Methodology of creating bindings for toolkits written in C++

Sergei Steshenko · 05-26-2012, 03:22 PM

Hello,

I am wondering how bindings for toolkits written in C++ are created.

Let's consider a "high" level language like Perl/Python/OCaml - AFAIR they are written in "C".

Let's consider a couple of toolkits written in C++, say, Qt and Armadillo ( http://arma.sourceforge.net/ ). One has to pay attention that the latter is (mostly ?) C++ templates.

I think I understand how conceptually bindings are written for "simple" (no templates at public interface level) toolkits.
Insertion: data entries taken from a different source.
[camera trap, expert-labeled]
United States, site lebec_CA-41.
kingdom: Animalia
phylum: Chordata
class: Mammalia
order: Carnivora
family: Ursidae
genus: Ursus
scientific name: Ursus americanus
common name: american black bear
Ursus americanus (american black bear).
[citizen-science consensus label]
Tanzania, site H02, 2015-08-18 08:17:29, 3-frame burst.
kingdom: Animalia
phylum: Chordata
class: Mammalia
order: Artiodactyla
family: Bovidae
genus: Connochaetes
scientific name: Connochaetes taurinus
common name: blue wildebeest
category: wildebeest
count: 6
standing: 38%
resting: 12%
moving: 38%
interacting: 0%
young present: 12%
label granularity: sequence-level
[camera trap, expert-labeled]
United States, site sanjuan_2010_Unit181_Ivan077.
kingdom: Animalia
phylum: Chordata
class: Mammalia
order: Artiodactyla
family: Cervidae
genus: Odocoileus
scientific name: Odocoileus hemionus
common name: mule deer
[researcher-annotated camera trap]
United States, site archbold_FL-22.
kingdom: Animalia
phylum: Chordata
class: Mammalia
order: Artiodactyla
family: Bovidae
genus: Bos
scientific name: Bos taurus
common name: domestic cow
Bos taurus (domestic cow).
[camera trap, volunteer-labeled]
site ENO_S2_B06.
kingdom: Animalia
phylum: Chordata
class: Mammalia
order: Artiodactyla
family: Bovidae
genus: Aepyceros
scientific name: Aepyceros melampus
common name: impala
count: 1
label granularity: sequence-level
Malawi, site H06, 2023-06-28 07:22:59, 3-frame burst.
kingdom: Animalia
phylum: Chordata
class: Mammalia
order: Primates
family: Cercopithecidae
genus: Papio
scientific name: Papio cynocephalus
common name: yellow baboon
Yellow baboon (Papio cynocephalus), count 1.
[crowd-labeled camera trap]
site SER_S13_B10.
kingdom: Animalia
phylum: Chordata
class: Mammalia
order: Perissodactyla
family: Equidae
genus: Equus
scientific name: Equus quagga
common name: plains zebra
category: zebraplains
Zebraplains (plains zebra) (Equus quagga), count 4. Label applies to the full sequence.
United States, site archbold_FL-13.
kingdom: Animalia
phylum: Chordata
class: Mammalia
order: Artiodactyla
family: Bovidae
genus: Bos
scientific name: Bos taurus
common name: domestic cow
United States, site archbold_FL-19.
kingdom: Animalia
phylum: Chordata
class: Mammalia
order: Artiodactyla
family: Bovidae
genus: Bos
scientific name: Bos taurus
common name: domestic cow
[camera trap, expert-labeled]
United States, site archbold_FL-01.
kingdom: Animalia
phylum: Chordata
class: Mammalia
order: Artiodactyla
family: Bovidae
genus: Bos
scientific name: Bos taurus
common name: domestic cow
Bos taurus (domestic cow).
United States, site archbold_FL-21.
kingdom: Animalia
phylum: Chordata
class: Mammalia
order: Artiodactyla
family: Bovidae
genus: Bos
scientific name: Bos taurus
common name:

A set of "C" wrappers that, first of all, call the C++ toolkit constructors (through "placement new") and call C++ toolkit destructors.

Also, a set of marshallers is needed to interface between the two entities ("high" level language <-> C++ toolkit) is needed.

This set of constructors + destructors can be "packaged" into a (dynamic) library and the library can be linked with the "high" level language and through the "C" wrappers constructors can be called (i.e. objects can be created) and object methods can then be called - they apparently also need "C" wrappers to deal with 'this' issue - 'this' is not known to "C".

So far so good.

Now, the difficult (just to me ?) part - templates. If I understand correctly, if we have C++ stuff to be instantiated through template specialization, we need to include the C++ file and to compile it with the code which is to use the template stuff.

This inclusion + compilation is trivial in C++ world, but not (just to me ?) trivial in the "high" level language written in "C" world.

I am thinking of something along the JIT/late binding lines. I.e. a set of constructs for the "high" level language is created. The constructs will probably internally look like

Code:

compile_cxx(template_class_name, template_param_1, ..., template_param_N, ...)

where template_class_name, template_param_1, ..., template_param_N are strings.

Then, when such a construct (in whatever syntactic disguise) is met in "high" level language source, the necessary C++ files are "pulled", the template_class_name template with template_param_1, ..., template_param_N is instantiated, and according to some naming convention a "C" wrapper is created, then that "C" wrapper can be linked to the "high" level language.

Which means yet another pass to parse the "high" level language source is apparently necessary.

The above is a very rough picture, I just want to understand whether I'm thinking in the right direction and whether I'm missing something big.

Sergei Steshenko · 05-28-2012, 12:00 PM

I think somebody should have already pointed my attention to the fact that I might need to implement custom 'new' and 'delete'.

Lets have a look a the following stupid C++ code of mine which nevertheless cleanly compiles:

Code:

class Point
  {
  private:
    double x, y;

  public:
    Point()
      {
      x = y = 0.0;
      }

    Point(double x1, double y1)
      {
      x = x1;
      y = y1;
      }
 
  // accessrors need to be added
  };

class PointOnHeap
  {
  private:
    Point *point;

  public:
    PointOnHeap(double x, double y)
      {
      point = new Point(x, y);
      }

    ~PointOnHeap()
      {
      delete point;
      }

  // accessrors need to be added
  };

.

Suppose I want to make bindings for PointOnHeap.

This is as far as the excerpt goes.